Задача 1: BatchNorm

In [1]:
import numpy as np

class BatchNorm:
    def __init__(self, num_features, eps=1e-5, momentum=0.1):
        self.num_features = num_features
        self.eps = eps
        self.momentum = momentum
        
        # Параметры (обучаются)
        self.gamma = np.ones(num_features)
        self.beta = np.zeros(num_features)
        
        # Буферы для инференса (не обучаются)
        self.running_mean = np.zeros(num_features)
        self.running_var = np.ones(num_features)
        
        # Для backward
        self.x_norm = None
        self.x_centered = None
        self.std_inv = None
        self.input_shape = None

    def forward(self, x, train=True):
        self.input_shape = x.shape
        if x.ndim == 2:
            # Полносвязный случай: (N, D)
            x = x.T  # (D, N)
            axis = 1
        elif x.ndim == 4:
            # Свёрточный случай: (N, C, H, W) → переставляем в (C, N*H*W)
            N, C, H, W = x.shape
            x = x.transpose(1, 0, 2, 3).reshape(C, -1)
            axis = 1
        else:
            raise ValueError("Unsupported input shape")

        if train:
            batch_mean = np.mean(x, axis=axis, keepdims=True)  # (C, 1)
            batch_var = np.var(x, axis=axis, keepdims=True)    # (C, 1)

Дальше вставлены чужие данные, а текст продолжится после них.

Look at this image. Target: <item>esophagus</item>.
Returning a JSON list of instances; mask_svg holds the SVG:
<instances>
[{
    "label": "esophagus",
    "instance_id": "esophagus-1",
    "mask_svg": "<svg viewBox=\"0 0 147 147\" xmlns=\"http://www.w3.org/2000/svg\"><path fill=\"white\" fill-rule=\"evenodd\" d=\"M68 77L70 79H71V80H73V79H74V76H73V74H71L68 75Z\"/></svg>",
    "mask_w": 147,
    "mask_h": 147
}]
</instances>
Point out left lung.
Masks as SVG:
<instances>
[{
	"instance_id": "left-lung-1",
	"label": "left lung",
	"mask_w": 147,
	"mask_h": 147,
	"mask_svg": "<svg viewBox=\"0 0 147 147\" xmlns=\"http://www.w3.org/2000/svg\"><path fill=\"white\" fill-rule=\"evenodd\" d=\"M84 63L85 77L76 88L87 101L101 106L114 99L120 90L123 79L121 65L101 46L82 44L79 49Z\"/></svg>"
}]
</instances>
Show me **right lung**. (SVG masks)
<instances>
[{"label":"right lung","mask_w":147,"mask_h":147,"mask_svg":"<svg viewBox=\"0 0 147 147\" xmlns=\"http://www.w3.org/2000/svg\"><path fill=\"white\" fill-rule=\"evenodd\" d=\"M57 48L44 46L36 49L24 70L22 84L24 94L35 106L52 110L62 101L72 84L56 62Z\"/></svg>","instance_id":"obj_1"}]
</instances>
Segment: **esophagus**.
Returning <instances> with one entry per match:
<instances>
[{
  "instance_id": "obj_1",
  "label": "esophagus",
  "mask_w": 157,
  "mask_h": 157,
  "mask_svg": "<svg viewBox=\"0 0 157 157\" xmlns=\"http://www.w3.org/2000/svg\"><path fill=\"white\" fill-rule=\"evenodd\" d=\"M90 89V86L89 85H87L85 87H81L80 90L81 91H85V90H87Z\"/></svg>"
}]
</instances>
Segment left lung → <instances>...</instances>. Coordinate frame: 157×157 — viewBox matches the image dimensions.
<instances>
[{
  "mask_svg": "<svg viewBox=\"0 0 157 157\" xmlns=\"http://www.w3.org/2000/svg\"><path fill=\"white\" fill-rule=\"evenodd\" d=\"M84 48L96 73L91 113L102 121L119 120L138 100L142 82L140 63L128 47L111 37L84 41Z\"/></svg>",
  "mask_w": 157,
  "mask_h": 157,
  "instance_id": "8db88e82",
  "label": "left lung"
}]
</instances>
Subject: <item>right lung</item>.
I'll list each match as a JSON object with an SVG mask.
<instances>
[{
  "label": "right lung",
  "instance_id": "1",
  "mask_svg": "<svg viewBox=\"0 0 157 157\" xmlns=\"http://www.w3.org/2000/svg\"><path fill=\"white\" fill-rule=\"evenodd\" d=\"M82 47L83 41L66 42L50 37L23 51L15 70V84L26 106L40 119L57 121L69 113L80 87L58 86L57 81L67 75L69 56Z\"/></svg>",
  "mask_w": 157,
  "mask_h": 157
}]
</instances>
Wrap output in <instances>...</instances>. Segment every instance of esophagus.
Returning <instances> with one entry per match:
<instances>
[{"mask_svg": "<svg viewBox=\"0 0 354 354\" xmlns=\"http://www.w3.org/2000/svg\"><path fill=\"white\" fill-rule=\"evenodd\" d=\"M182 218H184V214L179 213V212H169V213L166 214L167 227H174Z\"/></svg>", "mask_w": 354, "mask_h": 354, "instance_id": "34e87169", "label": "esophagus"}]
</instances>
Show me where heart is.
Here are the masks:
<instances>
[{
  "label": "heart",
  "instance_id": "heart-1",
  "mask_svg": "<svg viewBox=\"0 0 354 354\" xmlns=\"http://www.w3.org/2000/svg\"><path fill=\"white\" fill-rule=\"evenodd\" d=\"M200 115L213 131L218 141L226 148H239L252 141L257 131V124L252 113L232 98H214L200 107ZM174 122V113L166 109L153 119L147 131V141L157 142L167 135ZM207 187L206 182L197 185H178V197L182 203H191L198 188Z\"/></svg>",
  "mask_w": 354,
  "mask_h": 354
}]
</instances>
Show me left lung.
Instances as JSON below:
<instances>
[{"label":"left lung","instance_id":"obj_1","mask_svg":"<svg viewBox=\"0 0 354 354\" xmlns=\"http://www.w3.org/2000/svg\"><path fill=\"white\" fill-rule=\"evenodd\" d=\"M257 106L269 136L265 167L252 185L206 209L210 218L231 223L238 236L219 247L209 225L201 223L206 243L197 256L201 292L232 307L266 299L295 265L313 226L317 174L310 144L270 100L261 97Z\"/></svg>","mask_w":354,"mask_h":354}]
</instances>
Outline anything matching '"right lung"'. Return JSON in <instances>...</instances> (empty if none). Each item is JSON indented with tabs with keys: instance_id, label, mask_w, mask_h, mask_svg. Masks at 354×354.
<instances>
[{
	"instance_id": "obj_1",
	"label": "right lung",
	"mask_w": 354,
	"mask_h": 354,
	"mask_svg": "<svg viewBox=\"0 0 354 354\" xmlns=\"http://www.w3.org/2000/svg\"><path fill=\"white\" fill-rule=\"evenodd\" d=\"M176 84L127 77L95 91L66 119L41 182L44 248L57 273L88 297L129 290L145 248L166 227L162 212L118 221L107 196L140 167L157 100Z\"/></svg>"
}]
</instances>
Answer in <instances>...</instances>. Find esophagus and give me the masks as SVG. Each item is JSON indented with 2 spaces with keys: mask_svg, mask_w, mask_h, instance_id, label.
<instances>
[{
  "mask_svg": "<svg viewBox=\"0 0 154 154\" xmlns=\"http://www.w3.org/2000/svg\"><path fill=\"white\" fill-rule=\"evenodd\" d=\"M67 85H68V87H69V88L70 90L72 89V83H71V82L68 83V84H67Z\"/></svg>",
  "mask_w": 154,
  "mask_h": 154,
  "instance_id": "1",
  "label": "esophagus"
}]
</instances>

            # Обновляем running stats
            self.running_mean = (1 - self.momentum) * self.running_mean + self.momentum * batch_mean.flatten()
            self.running_var = (1 - self.momentum) * self.running_var + self.momentum * batch_var.flatten()

            self.x_centered = x - batch_mean
            self.std_inv = 1.0 / np.sqrt(batch_var + self.eps)
            self.x_norm = self.x_centered * self.std_inv

            out = self.gamma[:, None] * self.x_norm + self.beta[:, None]
        else:
            # Используем накопленные средние
            x_norm = (x - self.running_mean[:, None]) / np.sqrt(self.running_var[:, None] + self.eps)
            out = self.gamma[:, None] * x_norm + self.beta[:, None]

        # Возвращаем в исходную форму
        if self.input_shape[1] == self.num_features:  # (N, D)
            return out.T
        else:  # (N, C, H, W)
            N, C, H, W = self.input_shape
            return out.reshape(C, N, H, W).transpose(1, 0, 2, 3)

    def backward(self, grad_output):
        if self.input_shape[1] == self.num_features:
            grad_output = grad_output.T  # (D, N)
        else:
            N, C, H, W = self.input_shape
            grad_output = grad_output.transpose(1, 0, 2, 3).reshape(C, -1)

        N = grad_output.shape[1]

        # Градиент по gamma и beta
        dgamma = np.sum(grad_output * self.x_norm, axis=1)
        dbeta = np.sum(grad_output, axis=1)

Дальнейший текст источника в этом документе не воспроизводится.